Now for more of Rajiv Chopra‘s fun Mary Jane series:
The night was young, and the fireworks were starting to go off. Damn us Americans, thought The Bat, and, damn Alfred, and his British customs. Why do we have to celebrate Guy Fawkes Day? I can set off enough fireworks if I want to.
“Sir, are you aware that some believe that Guy Fawkes Day is actually an arrogation of a much older, Celtic Pagan festival called Samhain? Festivals, sir, pass on and transmogrify into new forms, even though the roots remain the same. It is a pity, sir, that we forget the roots, while seeking out new forms, and bless the Gods of modern day television. Alas, sir, Guy Fawkes Day will be taken over by that American abomination called Halloween. Samhain is forgotten, and so will Guy Fawkes Day. Which is why, sir, we must preserve what tradition we can.”
Alfred’s smiling and unctuous face peered at The Batman and Poison Ivy from above a tray filled with whisky and ice, as the two prepared for a quiet, fireworks filled evening at home.
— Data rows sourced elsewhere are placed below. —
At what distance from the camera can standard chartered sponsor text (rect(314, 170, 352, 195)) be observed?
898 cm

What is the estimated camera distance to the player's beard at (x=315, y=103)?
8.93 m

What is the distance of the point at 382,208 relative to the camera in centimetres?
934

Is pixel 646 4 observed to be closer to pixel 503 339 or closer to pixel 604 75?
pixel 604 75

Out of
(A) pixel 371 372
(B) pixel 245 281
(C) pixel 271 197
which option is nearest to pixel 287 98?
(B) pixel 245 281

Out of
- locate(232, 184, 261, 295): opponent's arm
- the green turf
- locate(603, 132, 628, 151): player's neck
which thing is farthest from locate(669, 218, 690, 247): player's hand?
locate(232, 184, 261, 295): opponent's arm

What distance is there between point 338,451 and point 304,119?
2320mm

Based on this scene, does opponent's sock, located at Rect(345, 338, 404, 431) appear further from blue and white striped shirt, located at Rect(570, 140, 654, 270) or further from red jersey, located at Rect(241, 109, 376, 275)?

Indeed, the fireworks were magnificent. Not so far away, The Band of Black and Red stopped their rickety little van, to gaze up at the sky, as the black ink of night was temporarily blotted away by flashes of light.
“Coo, I do love a good show, do I,” said Frodo to Sam.
“Do you remember The Wizard?” asked Sam, as he remembered the nights of celebration in the Shire just before the passing of The Third Age.
The nostalgia that was filling their hearts was rudely shattered by the Joker screaming, “Damn The Bat,” as a bat-like display of fireworks suddenly filled the sky.
“Yeah,” snarled The Spider. “Damn that Bat.”
“We have competition,” he said.
They looked grimly upwards at the sky.
Neel Anil Panicker sent in this gripping story:
COME, LIGHT MY FIRE
Tonight’s the night when it may all go up in flames. My dreams, my desires, my love, even my soul. I am in the garden, looking out at the wondrous skies, illuminated with the sounds and lights of a million projectiles.
It’s the festival of lights, the triumph of good over evil. For me too it’s an upheaval – of not just this night but for all nights to come.
Inside, on the cot, lies in wait Aslam.
He is my husband’s brother. Tonight I am to marry him.
“Aren’t you ready yet? The maulvi is due to arrive any time soon.”
That’s Fatima, my mother-in-law. Her sound bite, more declarative than interrogative.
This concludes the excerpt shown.